Я закрываю лицо руками. Не хочу, чтобы сын видел меня плачущей.
— Качу кай. Дай кай.
— Кай? Что такое «кай», Эмма? Что он просит? Ты что-нибудь понимаешь, Никки?
— Нет.
— Кай, да. Кай качу.
— Ча-ай, — всхлипываю. — Кто-нибудь, налейте ему чай.
— Я собираюсь выйти замуж за отца своего ребёнка. Могла бы за меня и порадоваться, между прочим. Виктор достойный человек, солидный бизнесмен. Я расскажу ему об Алексе. Думаю, он с лёгкостью меня простит. Кто бы ни хотел в его возрасте снова стать отцом. Конечно, он усыновит его и даст достойную жизнь. Лучше той, что ждёт его, останься он здесь с тобой.
Я больше не вижу в Николь красоты. Она смывается, как краска при реставрации картин — слой за слоем, аккуратно и очень медленно. Под ними пустота — серый холст, ещё даже не выбеленный. Обыкновенная тряпка, натянутая на деревянный, плохо соструганный каркас. И художник сидит рядом. С поджатыми губами, хмурый, обиженный на то, что его шедевру не поклоняются и имеют смелость оспаривать достоинства.
Плохо так говорить о матери, но в такие моменты оставаться честной с самой собой — единственное, что помогает не скатиться до банальной истерики. За стеной сидит мой сын. Ему необязательно прямо сейчас начинать так же плохо думать обо мне.
— Пожалуйста, милая, не делай глупости. Я всецело на стороне Никки и вообще, очень сердита, что ты не сказала мне правду.
— Заткнись, мама, — бросает в её сторону сестра. Пожалуй, это единственное, в чём я с ней солидарна. — Я говорила тебе, Эмма, что не могла в тот период позволить себе ребёнка. У меня был контракт. Обязательства. Ситуация изменилась. Тем более, Виктор всегда меня любил.
— Почему, в таком случае, ты вызвала меня? Почему не отдала Лекса его отцу?

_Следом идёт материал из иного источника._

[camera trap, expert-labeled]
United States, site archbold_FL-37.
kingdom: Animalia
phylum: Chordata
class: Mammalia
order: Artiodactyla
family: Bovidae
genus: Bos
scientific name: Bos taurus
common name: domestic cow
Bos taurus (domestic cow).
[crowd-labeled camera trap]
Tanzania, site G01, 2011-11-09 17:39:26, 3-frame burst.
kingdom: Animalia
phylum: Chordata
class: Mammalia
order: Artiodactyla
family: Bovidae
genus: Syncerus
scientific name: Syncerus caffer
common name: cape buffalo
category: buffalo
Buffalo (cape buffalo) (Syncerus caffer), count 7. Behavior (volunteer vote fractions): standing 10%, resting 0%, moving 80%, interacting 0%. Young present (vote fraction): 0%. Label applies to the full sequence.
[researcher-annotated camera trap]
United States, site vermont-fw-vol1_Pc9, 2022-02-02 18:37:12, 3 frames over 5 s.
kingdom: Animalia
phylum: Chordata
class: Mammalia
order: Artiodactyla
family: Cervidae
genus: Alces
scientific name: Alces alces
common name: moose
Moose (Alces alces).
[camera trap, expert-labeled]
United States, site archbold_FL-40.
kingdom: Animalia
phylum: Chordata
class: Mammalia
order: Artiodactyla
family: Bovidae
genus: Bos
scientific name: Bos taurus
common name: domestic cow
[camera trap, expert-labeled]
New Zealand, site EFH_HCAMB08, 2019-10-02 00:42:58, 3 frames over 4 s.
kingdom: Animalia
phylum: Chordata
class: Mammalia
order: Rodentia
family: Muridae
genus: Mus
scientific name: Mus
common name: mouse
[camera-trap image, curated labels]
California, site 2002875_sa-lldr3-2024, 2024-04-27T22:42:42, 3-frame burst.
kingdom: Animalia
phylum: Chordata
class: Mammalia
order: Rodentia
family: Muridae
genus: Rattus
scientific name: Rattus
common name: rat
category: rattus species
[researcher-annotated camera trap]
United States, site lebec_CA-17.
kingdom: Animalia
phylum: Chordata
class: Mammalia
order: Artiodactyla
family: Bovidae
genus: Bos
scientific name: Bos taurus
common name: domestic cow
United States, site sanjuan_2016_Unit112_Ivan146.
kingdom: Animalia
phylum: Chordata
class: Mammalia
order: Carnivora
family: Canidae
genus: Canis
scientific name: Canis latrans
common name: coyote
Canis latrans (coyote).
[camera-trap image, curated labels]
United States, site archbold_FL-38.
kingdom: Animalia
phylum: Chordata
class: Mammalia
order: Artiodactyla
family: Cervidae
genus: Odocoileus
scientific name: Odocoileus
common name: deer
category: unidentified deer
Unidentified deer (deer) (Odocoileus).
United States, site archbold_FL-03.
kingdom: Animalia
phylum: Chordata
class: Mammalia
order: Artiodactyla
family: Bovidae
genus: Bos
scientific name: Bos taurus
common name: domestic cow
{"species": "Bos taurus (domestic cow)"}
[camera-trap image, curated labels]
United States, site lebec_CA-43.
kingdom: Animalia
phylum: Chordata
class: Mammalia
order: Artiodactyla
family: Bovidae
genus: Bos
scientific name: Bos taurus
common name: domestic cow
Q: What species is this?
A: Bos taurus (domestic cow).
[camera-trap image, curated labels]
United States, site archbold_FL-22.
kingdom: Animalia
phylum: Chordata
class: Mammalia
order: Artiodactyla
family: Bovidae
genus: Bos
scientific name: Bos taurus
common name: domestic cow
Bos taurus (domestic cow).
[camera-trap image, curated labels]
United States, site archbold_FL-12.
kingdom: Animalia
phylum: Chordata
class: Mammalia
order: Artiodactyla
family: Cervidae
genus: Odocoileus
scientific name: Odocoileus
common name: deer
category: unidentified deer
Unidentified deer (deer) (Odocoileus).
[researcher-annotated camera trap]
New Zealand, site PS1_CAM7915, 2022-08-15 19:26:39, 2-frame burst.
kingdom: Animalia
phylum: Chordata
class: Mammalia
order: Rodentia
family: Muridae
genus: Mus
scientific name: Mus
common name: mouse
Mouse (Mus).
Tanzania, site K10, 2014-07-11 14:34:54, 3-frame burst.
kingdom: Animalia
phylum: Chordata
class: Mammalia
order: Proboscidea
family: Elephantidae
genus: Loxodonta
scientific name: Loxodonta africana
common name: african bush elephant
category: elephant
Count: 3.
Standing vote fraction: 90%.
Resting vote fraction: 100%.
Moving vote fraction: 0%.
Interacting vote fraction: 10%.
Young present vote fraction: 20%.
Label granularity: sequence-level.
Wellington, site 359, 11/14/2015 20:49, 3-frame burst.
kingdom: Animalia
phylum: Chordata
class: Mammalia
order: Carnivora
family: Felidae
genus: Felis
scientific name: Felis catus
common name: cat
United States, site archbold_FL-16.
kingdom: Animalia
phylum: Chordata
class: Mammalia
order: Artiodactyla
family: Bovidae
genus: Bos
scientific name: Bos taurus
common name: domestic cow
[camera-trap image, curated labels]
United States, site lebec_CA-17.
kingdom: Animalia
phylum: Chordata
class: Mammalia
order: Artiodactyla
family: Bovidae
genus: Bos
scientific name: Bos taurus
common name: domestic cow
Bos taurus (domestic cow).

— Ты правда настолько наивная или придуриваешься? — не думала, что презрение во взгляде имеет разные степени силы. У Николь оно сейчас почти зашкаливало. — У меня могла получиться карьера в кино. Я была бы дурой, если бы отказалась от такой возможности.
— Но карьера не сложилась, и ты вернулась к своему любовнику.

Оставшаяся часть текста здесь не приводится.